А чтобы завершить собственный портрет, упомяну о предмете своей гордости — прекрасном рунном мече, а также о серебряных кольцах, украшающих мои пальцы. Ну и, конечно же, на шее гривна ярла — витая серебряная цепь с застежкой в виде двух драконьих голов, оскалившихся друг на друга.
Теперь вы знаете, как я выгляжу, и легко поймете, отчего старый Калк раздумал плевать мне под ноги. Он благоразумно проглотил свою вонючую слюну и двинулся нам навстречу, ухмыляясь и кланяясь на ходу.
Внезапное возвращение ярла Бранда в сопровождении толпы вооруженных мужчин вызвало немалый переполох в округе. Многие сочли за благо поспешно бежать, бросив все имущество. Их дома и наделы стали заслуженной наградой для избранного круга приспешников Бранда, и я тоже относился к их числу. Однако для таких, как Калк и его сын, мало что изменилось в жизни. Раб всегда останется рабом — кто бы ни сидел в высоком резном кресле главной усадьбы.
Тралл безмятежно болтал, пересказывая нам последние новости здешней жизни. Он согласился, что настала пора спускать лошадей с летнего выгона, сообщил, что у одного из жеребцов трещина в копыте. А также в очередной раз пожаловался на Тора Железнорукого, который снова отпускает своих кобыл пастись в нашей долине.
— Похоже, он считает эту землю своей, — высказал предположение Калк.
Мы договорились, что назавтра он погонит табун домой, и удалились, прихватив с собой захромавшего жеребца.
— Что, эта долина вправду принадлежит Тору? — спросил меня Квасир по дороге.
Я пожал плечами.
— Надеюсь, что нет. По словам Торгунны, земля является частью ее наследства. Я пользуюсь долиной на правах вашего ярла — поскольку и ты, и твоя жена живете под моим кровом. Если вам это кажется несправедливым, так и скажите. Тогда я решу, что делать. А почему ты спрашиваешь?

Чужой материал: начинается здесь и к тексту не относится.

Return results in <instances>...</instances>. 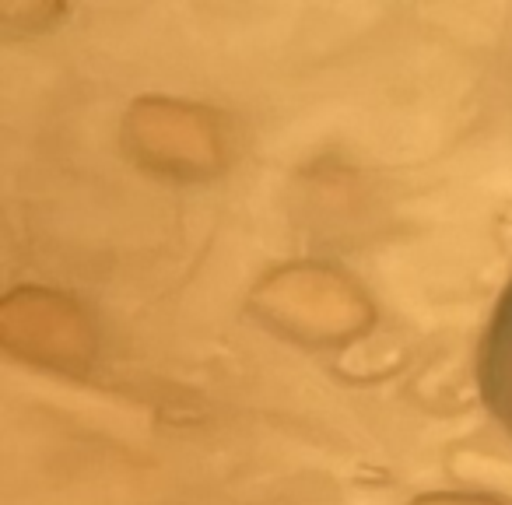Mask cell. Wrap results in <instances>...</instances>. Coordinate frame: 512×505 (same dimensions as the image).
<instances>
[{"label":"cell","instance_id":"cell-1","mask_svg":"<svg viewBox=\"0 0 512 505\" xmlns=\"http://www.w3.org/2000/svg\"><path fill=\"white\" fill-rule=\"evenodd\" d=\"M127 141L141 162L172 176H200L221 162L218 130L190 106L144 102L130 113Z\"/></svg>","mask_w":512,"mask_h":505},{"label":"cell","instance_id":"cell-2","mask_svg":"<svg viewBox=\"0 0 512 505\" xmlns=\"http://www.w3.org/2000/svg\"><path fill=\"white\" fill-rule=\"evenodd\" d=\"M4 341L36 365L74 369L88 358L85 316L50 292H18L4 302Z\"/></svg>","mask_w":512,"mask_h":505},{"label":"cell","instance_id":"cell-4","mask_svg":"<svg viewBox=\"0 0 512 505\" xmlns=\"http://www.w3.org/2000/svg\"><path fill=\"white\" fill-rule=\"evenodd\" d=\"M418 505H495V502H484V498H425Z\"/></svg>","mask_w":512,"mask_h":505},{"label":"cell","instance_id":"cell-3","mask_svg":"<svg viewBox=\"0 0 512 505\" xmlns=\"http://www.w3.org/2000/svg\"><path fill=\"white\" fill-rule=\"evenodd\" d=\"M260 302L267 313L278 316V323L302 330V337H334V330H355L365 313V302L344 281L323 271L278 274L260 292Z\"/></svg>","mask_w":512,"mask_h":505}]
</instances>
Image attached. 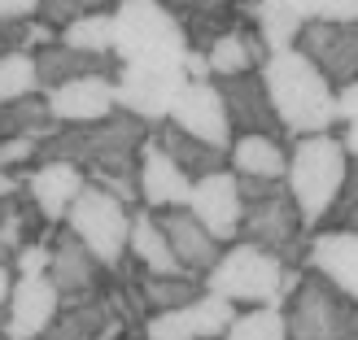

Квасир закашлялся, сплюнул под ноги коню и мрачно произнес:
— Тебя послушать, так это совершенно нормально — владеть целой долиной, словно парой сапог или каким-нибудь ржавым саксом. Странно как-то… порой даже не верится.
— А что ты хочешь? Чтобы эта долина перевернулась на спинку, точно домашняя сука, и подставила тебе свое травянистое пузо? Или чтоб скалы окрест оскалились в знак приветствия?
Квасир лишь раздраженно хмыкнул в ответ, и остаток пути мы проделали молча. Ехали медленно — чтобы охромевшее животное за нами поспевало, — и каждый думал свою думу. В тот день Квасир больше не заводил со мной никаких серьезных разговоров, но я постоянно ловил на себе его задумчивый взгляд. Это раздражало — как заноза, которую не можешь вытянуть. Я все ждал, когда побратим заговорит. И дождался.
На следующий день я, как всегда, сидел в своем высоком деревянном кресле и рассеянно наблюдал за Ивиным сынишкой. Малыш играл с одной из охотничьих собак: пухлыми ручонками он обнимал ее за шею, а здоровенная псина старательно вылизывала чумазую мордашку ребенка. Кормак был настолько светловолосым, что невольно закрадывалось подозрение, что сам ярл Бранд посеял свое семя в нашем доме. Вполне возможно, ибо два года назад ярл почтил нас присутствием и был принят со всеми полагающимися почестями. Некоторое время данный вопрос сильно занимал моих домочадцев, однако выяснить происхождение малолетнего Кормака не удалось. Никто ничего не знал наверняка, и меньше всех — сама Ива. Все, что нам удалось из нее вытянуть: «Было темно, и он принес с собой медовуху». Как вы понимаете, это не сильно помогло в нашем расследовании…
Квасир устроился на корточках рядом с моим креслом и некоторое время сидел молча.